» **EXERCISE BRIEF**
Would you return the listing exactly as written, apart from its pictures?

» **EXCERPTED RECORDS**

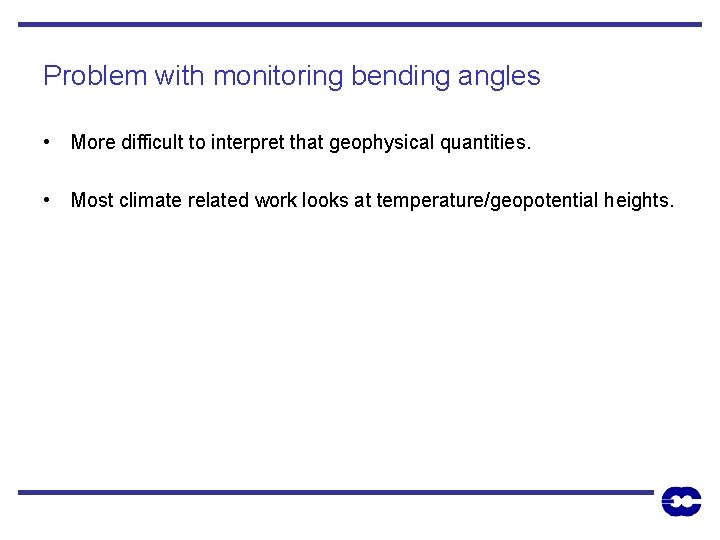 Problem with monitoring bending angles

• More difficult to interpret that geophysical quantities.

• Most climate related work looks at temperature/geopotential heights.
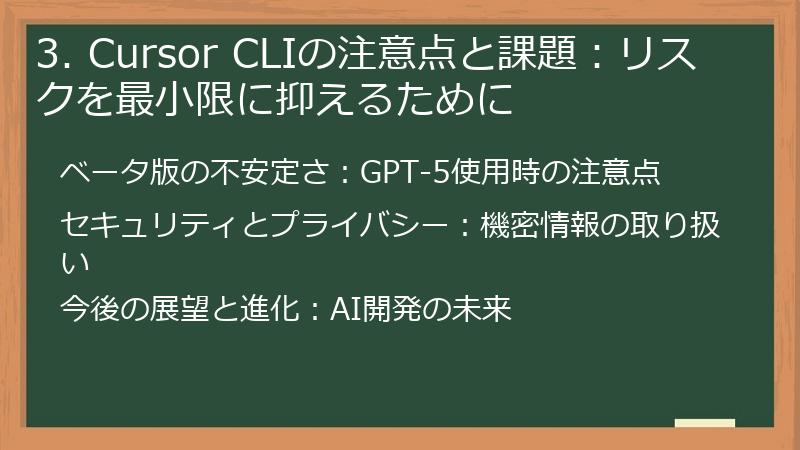 3. Cursor CLIの注意点と課題：リスクを最小限に抑えるために

ベータ版の不安定さ：GPT-5使用時の注意点

セキュリティとプライバシー：機密情報の取り扱い

今後の展望と進化：AI開発の未来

» **RESULT OF THE EXERCISE**
 Problem with monitoring bending angles

• More difficult to interpret that geophysical quantities.

• Most climate related work looks at temperature/geopotential heights.
 3. Cursor CLIの注意点と課題：リスクを最小限に抑えるために

ベータ版の不安定さ：GPT-5使用時の注意点

セキュリティとプライバシー：機密情報の取り扱い

今後の展望と進化：AI開発の未来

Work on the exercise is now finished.